Bugzilla – Bug 7547
SqueezeCenter storing incorrect path url values to track.url field on UTF8 encoded filesystems
Last modified: 2009-07-31 10:18:15 UTC
With flac files containing embedded cuesheets and with filenames including diacritic characters, as of SC7 trunk svn 1795, SqueezeCenter seems to "double encode" the value that gets stored in tracks.url. This results in subsequent failures to extract artwork and play audio from the incorrectly encoded url values. Example: OS: Fedora 8 locale: LANG=en_US.UTF-8 LC_CTYPE="en_US.UTF-8" LC_NUMERIC="en_US.UTF-8" LC_TIME="en_US.UTF-8" LC_COLLATE="en_US.UTF-8" LC_MONETARY="en_US.UTF-8" LC_MESSAGES="en_US.UTF-8" LC_PAPER="en_US.UTF-8" LC_NAME="en_US.UTF-8" LC_ADDRESS="en_US.UTF-8" LC_TELEPHONE="en_US.UTF-8" LC_MEASUREMENT="en_US.UTF-8" LC_IDENTIFICATION="en_US.UTF-8" LC_ALL= SqueezeCenter Version: 7.0.1 - TRUNK - Red Hat - EN - utf8 Server IP address: 192.168.0.199 Perl Version: 5.8.8 i386-linux-thread-multi MySQL Version: 5.0.45-log Platform Architecture: i686-linux Hostname: slim-minuet.da Server Port Number: 9000 Total Players Recognized: 1 Cache Folder: /var/lib/squeezecenter_trunk/cache Preferences Folder: /var/lib/squeezecenter_trunk/prefs Plugin Folders: /usr/share/squeezecenter_trunk/server/Slim/Plugin, /usr/share/squeezecenter_trunk/server/Plugins Actual path of audio file: /mnt/slimtest/music/Flac_problem_artwork/c_Early_Baroque/Guédron, P/Le Consert des Consorts - Le Poème Harmonique.flac What SC7 records to the track.url field in the db: file:///mnt/slimtest/music/Flac_problem_artwork/c_Early_Baroque/Gu%C3%A9dron,%20P/Le%20Consert%20des%20Consorts%20-%20Le%20Po%E8me%20Harmonique.flac#0-1 What OUGHT TO (I think) get recorded to the track.url field: file:///mnt/slimtest/music/Flac_problem_artwork/c_Early_Baroque/Gu%E9dron%2C%20P/Le%20Consert%20des%20Consorts%20-%20Le%20Po%E8me%20Harmonique.flac Taking just a portion of that example: "Guédron" gets transformed into "Gu%C3%A9dron" rather than the correct "Gu%E9dron". This looks like a "double encoding" artifact to me, i.e. UTF8 data getting encoded to UTF8 a 2nd time. So, SC7 can see the original file, open it and parse the embedded cuesheet, create track records for all the tracks, but incorrectly stores the path in track.url. Again, the practical result of this are tracks that can be browsed to in the web interface, but lack artwork and, most importantly, cannot be played.
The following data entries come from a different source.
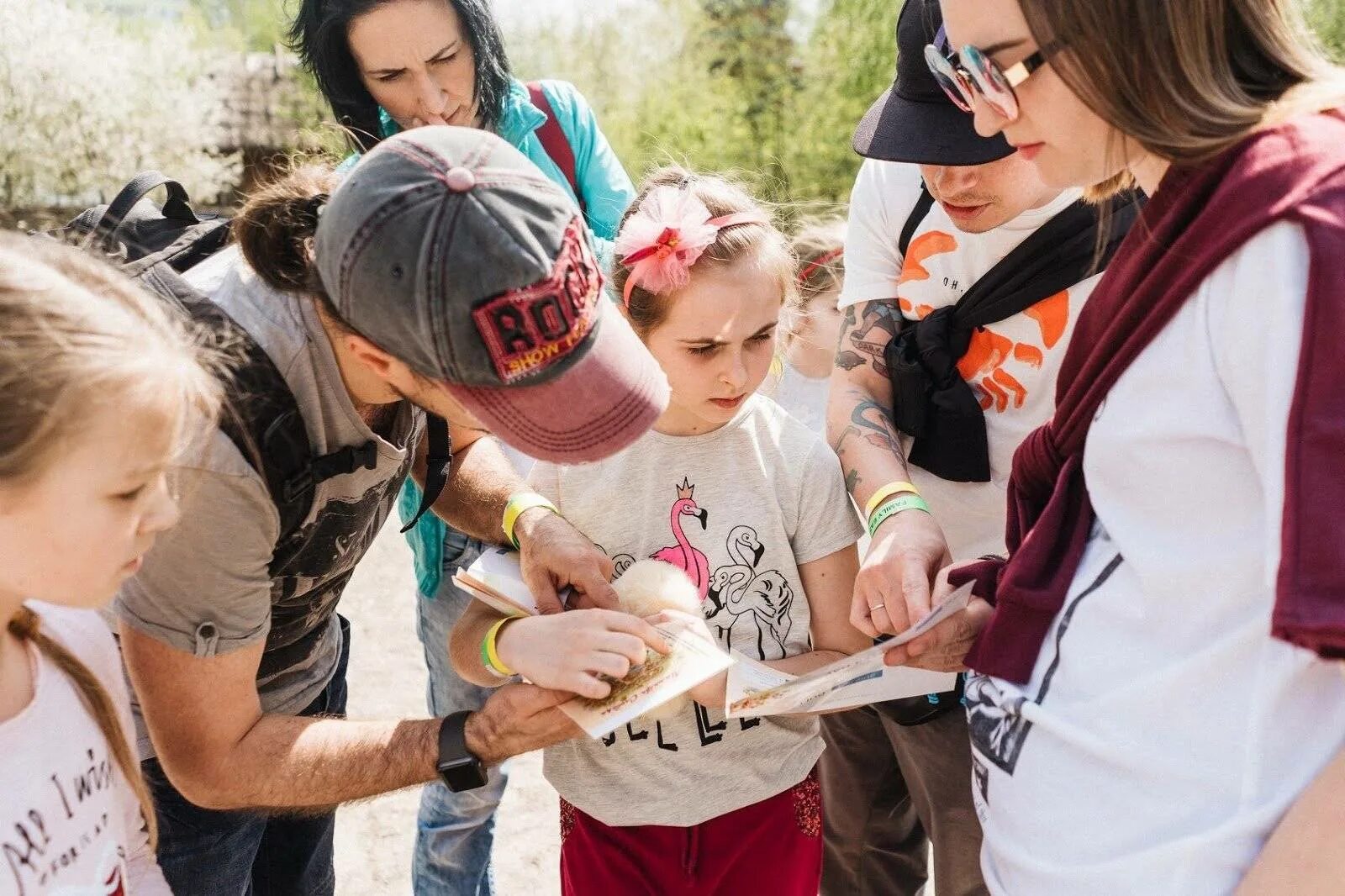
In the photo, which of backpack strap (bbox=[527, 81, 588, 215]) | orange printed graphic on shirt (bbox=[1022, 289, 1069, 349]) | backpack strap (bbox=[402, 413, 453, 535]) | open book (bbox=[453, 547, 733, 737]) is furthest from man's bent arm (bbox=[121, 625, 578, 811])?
backpack strap (bbox=[527, 81, 588, 215])

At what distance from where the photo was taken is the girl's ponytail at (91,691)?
60.4 inches

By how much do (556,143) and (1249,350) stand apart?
241 centimetres

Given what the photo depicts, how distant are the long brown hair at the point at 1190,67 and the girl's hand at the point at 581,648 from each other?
1082 mm

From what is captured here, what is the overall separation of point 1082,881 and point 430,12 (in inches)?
103

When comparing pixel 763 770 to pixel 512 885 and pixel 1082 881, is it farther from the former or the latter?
pixel 512 885

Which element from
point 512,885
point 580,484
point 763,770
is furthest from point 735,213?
point 512,885

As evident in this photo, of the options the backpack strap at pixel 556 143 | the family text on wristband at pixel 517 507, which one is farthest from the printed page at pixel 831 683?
the backpack strap at pixel 556 143

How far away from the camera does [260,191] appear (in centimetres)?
180

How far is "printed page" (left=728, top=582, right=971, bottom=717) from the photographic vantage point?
172 centimetres

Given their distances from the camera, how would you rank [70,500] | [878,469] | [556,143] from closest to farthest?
[70,500]
[878,469]
[556,143]

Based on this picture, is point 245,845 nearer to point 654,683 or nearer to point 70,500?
point 654,683

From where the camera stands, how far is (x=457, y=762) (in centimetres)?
187

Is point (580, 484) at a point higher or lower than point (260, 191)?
lower

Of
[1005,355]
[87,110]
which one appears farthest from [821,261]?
[87,110]
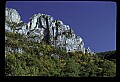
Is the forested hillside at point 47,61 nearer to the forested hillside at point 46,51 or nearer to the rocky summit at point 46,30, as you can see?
the forested hillside at point 46,51

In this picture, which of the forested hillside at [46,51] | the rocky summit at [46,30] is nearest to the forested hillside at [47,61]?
the forested hillside at [46,51]

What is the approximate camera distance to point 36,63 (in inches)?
531

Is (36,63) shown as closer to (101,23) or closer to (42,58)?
(42,58)

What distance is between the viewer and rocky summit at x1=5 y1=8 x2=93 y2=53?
12523 mm

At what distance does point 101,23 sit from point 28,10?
5585mm

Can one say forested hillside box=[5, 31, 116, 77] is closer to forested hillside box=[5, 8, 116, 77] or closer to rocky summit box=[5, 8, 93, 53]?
forested hillside box=[5, 8, 116, 77]

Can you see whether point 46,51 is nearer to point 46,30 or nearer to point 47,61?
point 47,61

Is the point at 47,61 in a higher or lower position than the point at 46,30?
lower

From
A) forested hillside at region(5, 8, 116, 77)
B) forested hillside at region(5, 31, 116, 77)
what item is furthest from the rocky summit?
forested hillside at region(5, 31, 116, 77)

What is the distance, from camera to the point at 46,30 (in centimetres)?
1261

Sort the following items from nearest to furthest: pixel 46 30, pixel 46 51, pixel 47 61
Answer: pixel 46 30 < pixel 46 51 < pixel 47 61

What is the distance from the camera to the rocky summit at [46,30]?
1252 cm

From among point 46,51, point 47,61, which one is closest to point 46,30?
point 46,51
Created attachment 3115 [details] Test files showing the problem. (zipped, utf8 encoded) These files were zipped on a UTF8 encoded ext3 file system. Suitable for unzipping in the same environment.
Created attachment 3116 [details] Test files showing the problem (zipped ansi) This zip file includes the same test files, but with ansi encoded filenames. Suitable for unzipping on a windows machine and then copying to a samba share on a UTF8 encoded filesystem.
Comment on attachment 3115 [details] Test files showing the problem. (zipped, utf8 encoded) Test files zipped on a utf8 encoded, ext8 file system. Suitable for unzipping in the same environment.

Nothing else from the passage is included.